→ **Text block**
Impact of size polydispersity on the nature of Lennard-Jones liquids

TL;DR

This study investigates how size polydispersity affects the fundamental properties of Lennard-Jones liquids, demonstrating that their simple correlated behavior persists even at high polydispersity levels and that isomorph theory applies well to these systems.

Contribution

It shows that the Roskilde-simple nature of Lennard-Jones liquids remains intact at high polydispersity and extends isomorph theory to polydisperse systems.

Findings

Roskilde-simple behavior persists at >40% polydispersity

Isomorphs approximate well in polydisperse LJ liquids

Theory of isomorphs extends to multi-component systems

Abstract

Polydisperse fluids are encountered everywhere in biological and industrial processes. These fluids naturally show a rich phenomenology exhibiting fractionation and shifts in critical point and freezing temperatures. Here, we study the impact of size polydispersity on the basic nature of Lennard-Jones (LJ) liquids, which represent most molecular liquids without hydrogen bonds, via two- and three-dimensional molecular dynamics computer simulations. A single-component liquid constituting spherical particles and interacting via the LJ potential is known to exhibit strong correlations between virial and potential energy equilibrium fluctuations at constant volume. This correlation significantly simplifies the physical description of the liquid, and these liquids are now known as Roskilde-simple (RS) liquids. We show that this simple nature of the single-component LJ liquid is preserved even for very high polydispersities (above 40% polydispersity for the studied uniform distribution). We also investigate isomorphs of moderately polydisperse LJ liquids. Isomorphs are curves in the phase diagram of RS liquids along which structure, dynamics, and some thermodynamic quantities are invariant in dimensionless units. We find that isomorphs are a good approximation even for polydisperse LJ liquids. The theory of isomorphs thus extends readily to multi-component systems and can be used to improve even further the understanding of these intriguing systems.

→ **Directions**
Rewrite the part of the Lennard-Jones liquids text that opens with the words "It shows that" and closes with "to polydisperse systems.", swapping "isomorph theory" for "the theory of isomorphs".

→ **Recorded information**
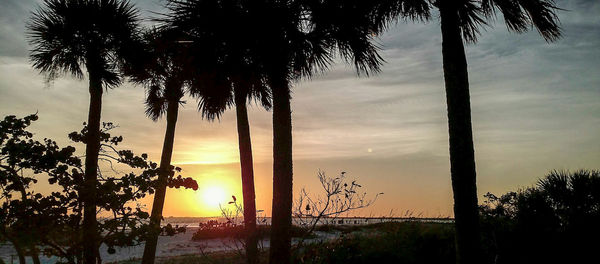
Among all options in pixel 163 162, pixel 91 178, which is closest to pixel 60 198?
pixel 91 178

--

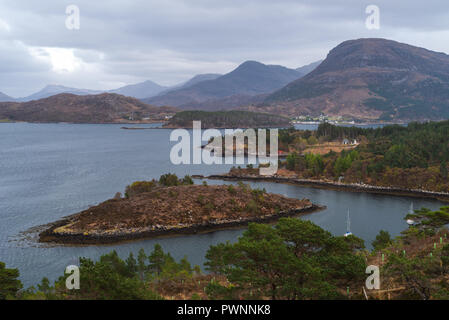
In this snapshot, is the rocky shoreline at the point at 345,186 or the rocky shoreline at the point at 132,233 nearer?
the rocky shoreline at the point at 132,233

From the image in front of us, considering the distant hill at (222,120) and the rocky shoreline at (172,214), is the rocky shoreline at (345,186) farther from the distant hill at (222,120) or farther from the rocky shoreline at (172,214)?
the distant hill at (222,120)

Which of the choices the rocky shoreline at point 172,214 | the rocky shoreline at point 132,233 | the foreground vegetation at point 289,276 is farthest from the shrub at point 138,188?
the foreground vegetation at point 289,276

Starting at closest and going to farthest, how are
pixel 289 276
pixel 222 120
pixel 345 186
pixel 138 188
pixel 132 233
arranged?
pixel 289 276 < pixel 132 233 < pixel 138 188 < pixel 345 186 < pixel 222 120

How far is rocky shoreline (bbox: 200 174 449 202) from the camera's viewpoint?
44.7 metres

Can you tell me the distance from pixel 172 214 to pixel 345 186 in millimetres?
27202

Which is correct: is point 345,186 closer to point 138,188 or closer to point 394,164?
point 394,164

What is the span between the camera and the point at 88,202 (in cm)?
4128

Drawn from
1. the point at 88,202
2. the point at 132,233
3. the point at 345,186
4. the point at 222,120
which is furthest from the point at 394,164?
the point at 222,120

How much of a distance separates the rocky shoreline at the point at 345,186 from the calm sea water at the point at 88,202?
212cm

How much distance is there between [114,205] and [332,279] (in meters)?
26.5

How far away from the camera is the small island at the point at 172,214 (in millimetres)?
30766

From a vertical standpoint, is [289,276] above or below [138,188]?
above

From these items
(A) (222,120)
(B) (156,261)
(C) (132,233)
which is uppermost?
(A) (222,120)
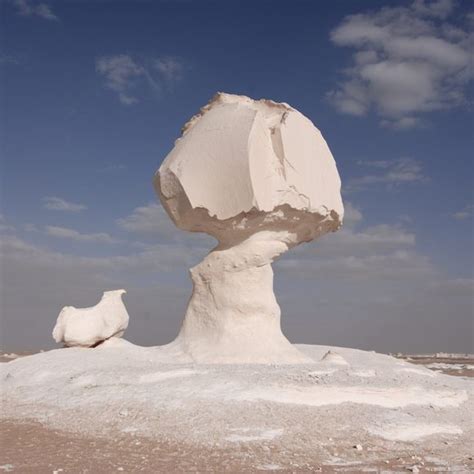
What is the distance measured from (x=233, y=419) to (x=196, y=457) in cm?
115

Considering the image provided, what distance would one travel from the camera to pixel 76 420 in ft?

→ **Solution below**
It shows that the Roskilde-simple nature of Lennard-Jones liquids remains intact at high polydispersity and extends the theory of isomorphs to polydisperse systems.